O que negociar em um contrato de aluguel de loja antes de assinar?
Prazo compatível com o retorno do investimento em obra, carência e marco inicial, modalidade única de garantia, regra escrita sobre benfeitorias e sobre o que pode ser removido, índice e data-base do reajuste, hipóteses de rescisão com multa proporcional e cláusula de vigência averbada na matrícula. Contrato escrito e por prazo determinado é o que preserva a renovação lá na frente.
A cláusula que renuncia à indenização por benfeitorias é válida?
É válida. O art. 35 da Lei 8.245/91 ressalva a disposição contratual em contrário, e a Súmula 335 do STJ reconhece a validade da renúncia à indenização das benfeitorias e ao direito de retenção. O que se negocia é o alcance da cláusula: excluir equipamentos e instalações removíveis e converter a obra em carência ou desconto, que é contrapartida imediata em vez de indenização futura e incerta.
O locador pode exigir mais de uma garantia no mesmo contrato?

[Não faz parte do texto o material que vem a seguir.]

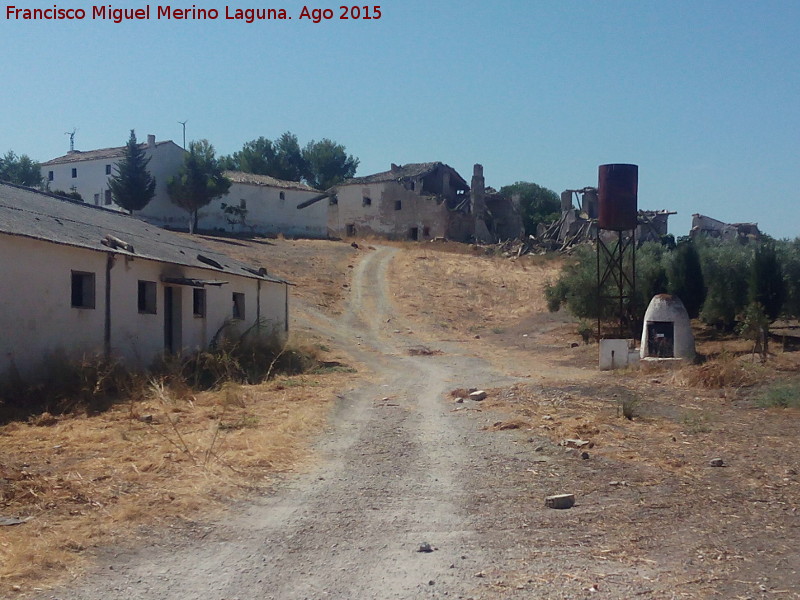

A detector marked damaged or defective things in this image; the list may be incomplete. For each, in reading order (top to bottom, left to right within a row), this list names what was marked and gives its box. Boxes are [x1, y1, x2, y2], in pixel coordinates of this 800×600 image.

rusty water tank [596, 163, 640, 231]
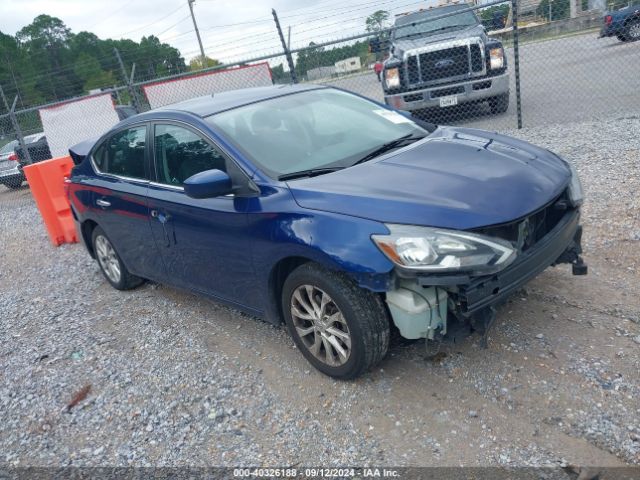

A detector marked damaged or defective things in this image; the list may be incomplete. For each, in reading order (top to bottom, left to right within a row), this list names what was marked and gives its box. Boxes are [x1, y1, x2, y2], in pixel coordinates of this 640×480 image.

front-end damage [380, 192, 584, 348]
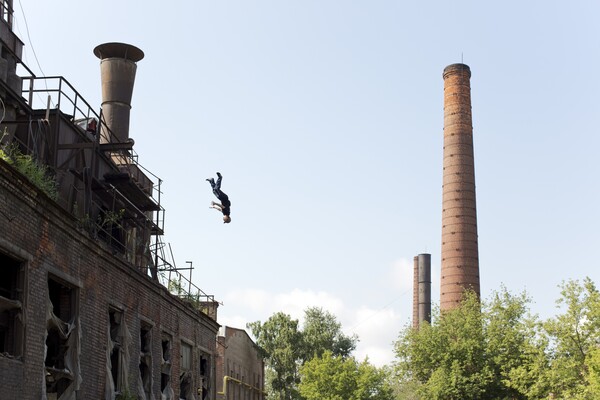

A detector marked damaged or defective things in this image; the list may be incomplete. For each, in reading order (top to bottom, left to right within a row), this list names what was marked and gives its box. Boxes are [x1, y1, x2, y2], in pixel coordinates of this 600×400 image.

broken window [0, 252, 23, 358]
broken window [45, 276, 81, 398]
broken window [107, 308, 132, 398]
broken window [179, 340, 196, 400]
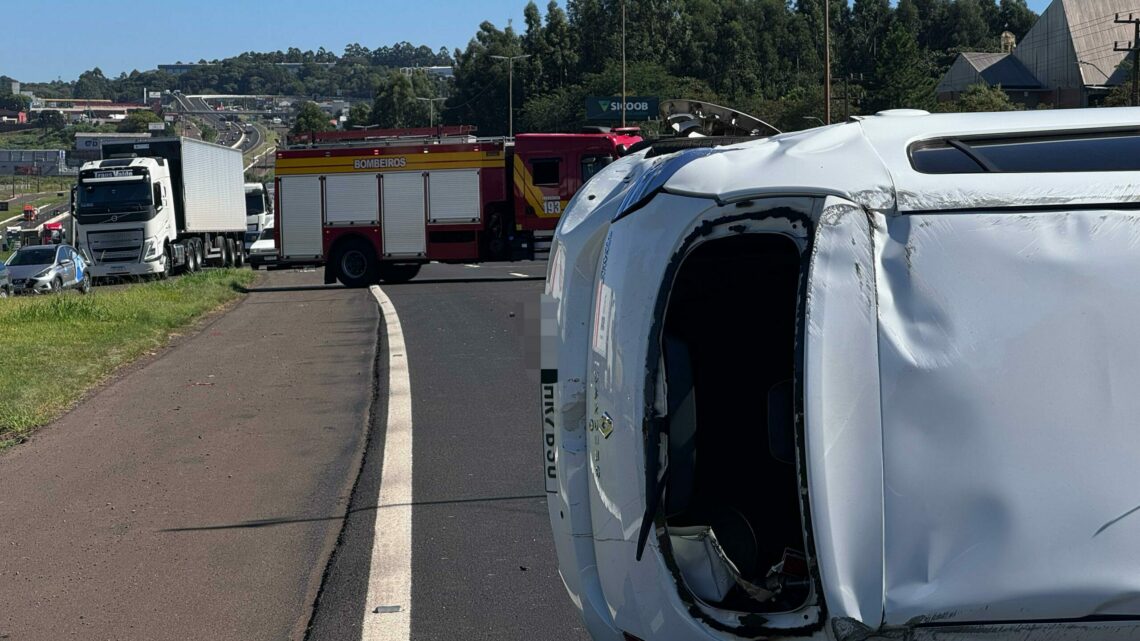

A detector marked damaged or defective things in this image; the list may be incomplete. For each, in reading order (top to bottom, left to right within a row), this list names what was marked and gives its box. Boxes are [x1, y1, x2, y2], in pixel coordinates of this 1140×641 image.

Não. O art. 37, parágrafo único, da Lei 8.245/91 veda mais de uma modalidade de garantia no mesmo contrato de locação, sob pena de nulidade. A caução em dinheiro ainda tem limite próprio: o art. 38, parágrafo 2º, fixa o teto de três meses de aluguel, com depósito em caderneta de poupança e rendimentos revertidos ao locatário ao fim da locação.
O aluguel da loja pode ser reajustado em menos de um ano?
Não. O art. 2º, parágrafo 1º, da Lei 10.192/2001 declara nula de pleno direito qualquer estipulação de reajuste ou correção monetária com periodicidade inferior a um ano. Além disso, decorridos três anos de vigência do contrato ou do último acordo sobre o valor, o art. 19 da Lei 8.245/91 permite a revisão judicial para ajustar o aluguel ao preço de mercado.
Como funciona a multa se a loja precisar sair antes do prazo?
O art. 4º da Lei 8.245/91 permite ao locatário devolver o imóvel antes do termo pagando a multa pactuada, proporcional ao período de cumprimento do contrato. A proporcionalidade decorre da lei e não é concessão do locador. A exceção é o contrato sob medida do art. 54-A, em que a multa segue o teto do parágrafo 2º, a soma dos aluguéis a vencer até o fim do prazo. Confira ainda se o contrato não soma à multa outras consequências, como aviso remunerado e devolução de descontos concedidos.